▶ **EXTRAIT DU TEXTE**
━━━━━━━━━━━━━━━━━━━━━━━━━━━━━━
Et là, c’est de la bonne nouvelle de chez bonne nouvelle, tu vois. Batlik, dont le dernier album Mauvais Sentiments paru en début d’année a été unanimement salué par la critique, sera les 6 et 7 février prochains à l’EMB à Sannois. Deux soirs, deux concerts exceptionnels qui termineront la tournée et seront enregistrés pour donner lieu à un album en public, en Live comme on dit de nos jours ! C’est pas beau ça ? Et la deuxième bonne nouvelle te demandes-tu finaud que tu es ? T’as raison !

La deuxième partie de l’histoire, c’est que nous du coup, à Hexagone, on s’est dit qu’il fallait l’interviewer le père Batlik ! Pour toi et pour parler de tous ces Mauvais Sentiments qui seront sur ce prochain disque, le 10ème qui arrosera les dix ans de carrière discographique du chanteur. Ça sera en janvier du coup parce que là, demain c’est Noël et que ça ne s’y prête pas trop. Et franchement, je peux te dire qu’on est pas qu’un peu fiers de le rencontrer ce gars-là !
━━━━━━━━━━━━━━━━━━━━━━━━━━━━━━
▶ **MATÉRIEL SOURCE**
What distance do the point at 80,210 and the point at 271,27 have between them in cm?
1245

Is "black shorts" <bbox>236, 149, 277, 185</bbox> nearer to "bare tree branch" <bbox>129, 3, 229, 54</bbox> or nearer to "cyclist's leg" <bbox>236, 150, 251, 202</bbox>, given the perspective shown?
━━━━━━━━━━━━━━━━━━━━━━━━━━━━━━
▶ **TÂCHES À EFFECTUER**
a: Dans l'extrait sur Batlik, à quelles dates et dans quel lieu le chanteur donnera-t-il ses deux concerts ?
b: Reproduisez à l'identique le passage de l'extrait sur Batlik qui va de « La deuxième partie » jusqu'à « ce gars-là ! » inclus.
c: Poursuivez la rédaction de l'extrait sur Batlik à partir de sa dernière phrase.
Le matériel présenté plus haut est indépendant de l'extrait sur Batlik.

▶ **RÉSULTATS PAR TÂCHE**
a: Les 6 et 7 février prochains, à l'EMB à Sannois.

b:
La deuxième partie de l’histoire, c’est que nous du coup, à Hexagone, on s’est dit qu’il fallait l’interviewer le père Batlik ! Pour toi et pour parler de tous ces Mauvais Sentiments qui seront sur ce prochain disque, le 10ème qui arrosera les dix ans de carrière discographique du chanteur. Ça sera en janvier du coup parce que là, demain c’est Noël et que ça ne s’y prête pas trop. Et franchement, je peux te dire qu’on est pas qu’un peu fiers de le rencontrer ce gars-là !

c:
Alors, aussi, sache qu’en première partie, si tu viens le vendredi 6 février, tu verras Sages Comme Des Sauvages. Si tu viens le samedi 7 février, tu auras aussi de la chance parce que tu verras Askehoug ! Donc, tu réserves maintenant parce qu’il va falloir venir faire du bruit dans la salle. Pour l’enregistrement, c’est mieux. On t’en reparle très vite !

En attendant, Batlik est toujours en tournée et on te laisse ci-dessous les dates à venir.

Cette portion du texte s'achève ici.